Pest afflicted people 5000 years ago – knowledge


People were infected with the plague pathogen 5000 years ago. Researchers from Kiel identified the genetic material of the Yersinia pestis bacterium in a man who at that time lived in what is now Latvia. The researchers write that there were probably no major plague epidemics such as those in late antiquity or the Middle Ages in the trade magazine Cell Reports. The man was probably infected by an animal bite, but the pathogen was probably less contagious than later strains.

The team led by Julian Susat and Ben Krause-Kyora from the University of Kiel examined the bones of a total of four people who had been buried in Latvia near the Salaca River. The archaeological site known today as Rinnukalns consists of layers of freshwater mussels and fish bones that were deposited over 5000 years ago in a short period of 100 to 200 years.

The plague strain differs from later pathogens from the Bronze Age

The amateur archaeologist Carl Georg von Sievers discovered bone fragments from two people as early as 1875. It was a 12 to 18 year old woman and a 50 year old man who the archaeologist classified as “prehistoric”. To confirm this assumption, he sent the skulls to the physician Rudolf Virchow in Berlin, who examined them. After the Second World War, the bones were lost; they were only found in a Virchow collection in 2011.

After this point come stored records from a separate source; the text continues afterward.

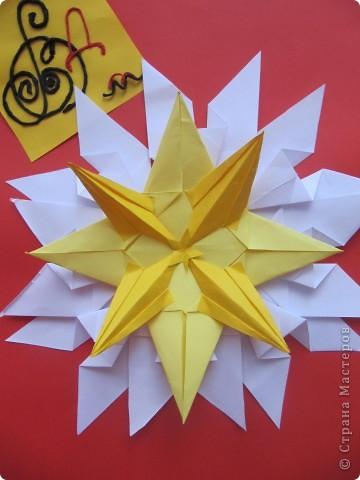"""Мне эта звездочка напоминает снежинку. Я ее сделала из моделей """"крылья, """"ракета"""", """"шатл"""". фото 4"""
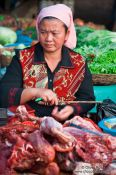 Travel photography:Meat vendor at the Battambang central market , Cambodia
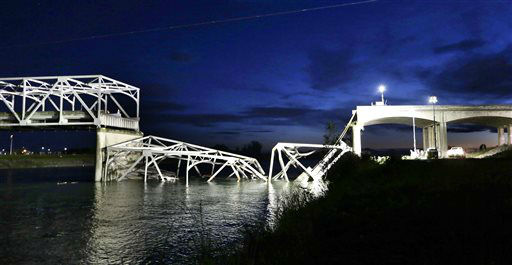 The collapsed Interstate-5 bridge is seen at dusk submerged after collapsing into the Skagit River, dumping vehicles and people into the water, in Mount Vernon, Wash., Thursday, May 23, 2013. &#40;AP Photo&#47;Elaine Thompson&#41; <span class=meta>(AP Photo&#47; Elaine Thompson)</span>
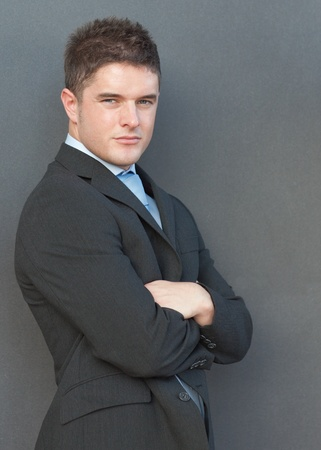 Businessman with his arms folded photo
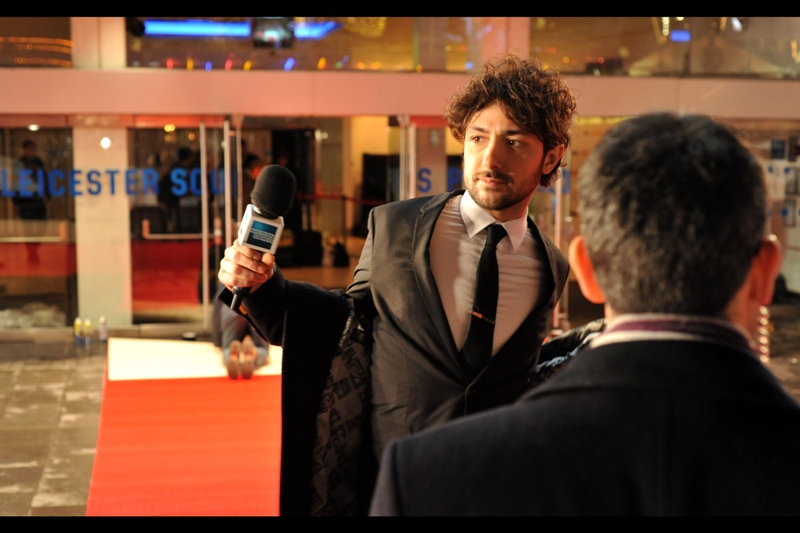 Our host for tonight is Alex Zane, who in contrast to me is taking off rather than ADDING layers.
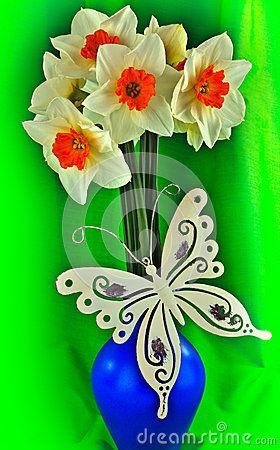 A closeup of daffodils in a vase tin butterfly decoration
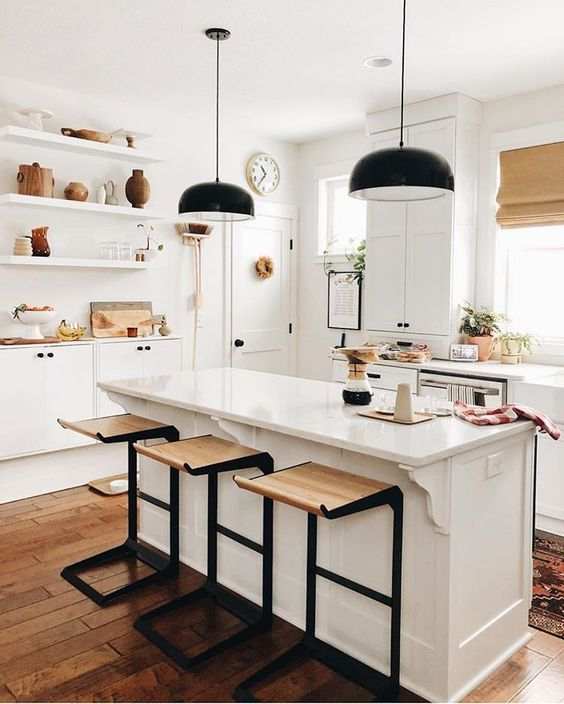 bold dark metal and light-stained wood stools add a touch of drama to the neutral kitchen and pendant lamps continue that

In these and in the bones of two other people discovered in Rinnukalns, an adult male and a newborn, the researchers now looked for genetic traces of pathogens. They found what they were looking for in the 50-year-old man, known as RV2039: They discovered DNA from Yersinia pestis, the plague pathogen. The proven strain is genetically different from later strains of the Neolithic and Bronze Age, the researchers report.

Their analyzes showed that Yersinia pestis split off from the bacterium Yersinia pseudotuberculosis around 7000 years ago – earlier than previously assumed. About 5000 years ago the line of the plague pathogen began to fan out into several tribes. The pathogen found in RV2939 is the first of these strains.

The pathogen has not yet been spread via fleas

It is conceivable that people at the time were infected by rodents that they hunted. In Rinnukalns, the remains of beavers were found that were known to be frequently infected with Y. pseudotuberculosis, the predecessor of the now proven plague pathogen.

The researchers write that it is unclear whether and how much people suffered from the plague. The pathogen still lacked the genetic adaptation for transmission via fleas, as is the case with bubonic plague. However, theoretically it was able to migrate into the lungs and then be carried on with aerosols. The pulmonary plague is rare today – as it was probably back then, the researchers write.

It is difficult to assess the danger and infectivity of the early pathogens. So far, evidence of the bacterium in prehistoric people has always been isolated. It is therefore conceivable that the man suffered from the so-called septicemic plague, in which the pathogen is transmitted through animal bites and then spreads in the bloodstream.